Daha etkin diyabet yönetimi için Ar-Ge çalışmaları artırılmalı


Türkiye İlaç ve Tıbbi Cihaz Kurumu Başkanı Dr. Saim Kerman ise diyabetli hastaların daha iyi tedaviye ulaşabilmeleri için Ar-Ge ve klinik çalışmaların önemli olduğuna dikkat çekti. Dr. Saim Kerman, klinik çalışmaların hastaların ihtiyaçlarına yönelik güvenli ve etkili tedavilerin geliştirilmesi için yürütülmesi gerektiğini söyledi.

Yenilikçi tedavilere ihtiyaç var

Diyabetin duayen hekimlerinden Prof. Dr. Nazif Bağrıaçık ise ülkemizde hızla artan diyabet tehdidine dikkat çekerek diyabetli hasta sayısının ve komplikasyonların görülme sıklığının artmasının, diyabetli kişilerin daha sağlıklı bir yaşam sürmelerini sağlamak için yenilikçi tedavilere ve yeni yaklaşımlara duyulan ihtiyacı ortaya koyduğunu ifade etti.


Diyabetle mücadelede değişim şart


Novo Nordisk Kıdemli Başkan Yardımcısı Mike Doustdar ise panelde Türkiye'de özel sektörün diyabet tedavisindeki rolüne değinerek Diyabette Değişim Türkiye Programı hakkında bilgi verdi. Mike Doustdar Novo Nordisk olarak tüm çalışmalarının merkezine hastaları koyduklarını ve hastaların daha iyi bir tedaviye ulaşmaları için bütçelerinin yüzde 14'ünü inovasyona ve AR-GE'ye harcadıklarını ifade etti.

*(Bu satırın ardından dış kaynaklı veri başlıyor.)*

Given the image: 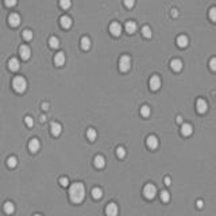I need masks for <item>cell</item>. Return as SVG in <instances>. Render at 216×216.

ABD, Endonezya, Çin ve Bangladeş'te yürüttükleri Diyabette Değişim Programı'nın Türkiye ayağında, diyabetin ulusal bir sağlık önceliği olarak kabul edilmesi, kaliteli ve yenilikçi ilaçların hastalara sunulması için çalışmalar yapılması, hastaların daha iyi tedavilere erişiminin sağlanabilmesi için inovasyonun sürdürülebilirliğine odaklanacaklarını açıkladı.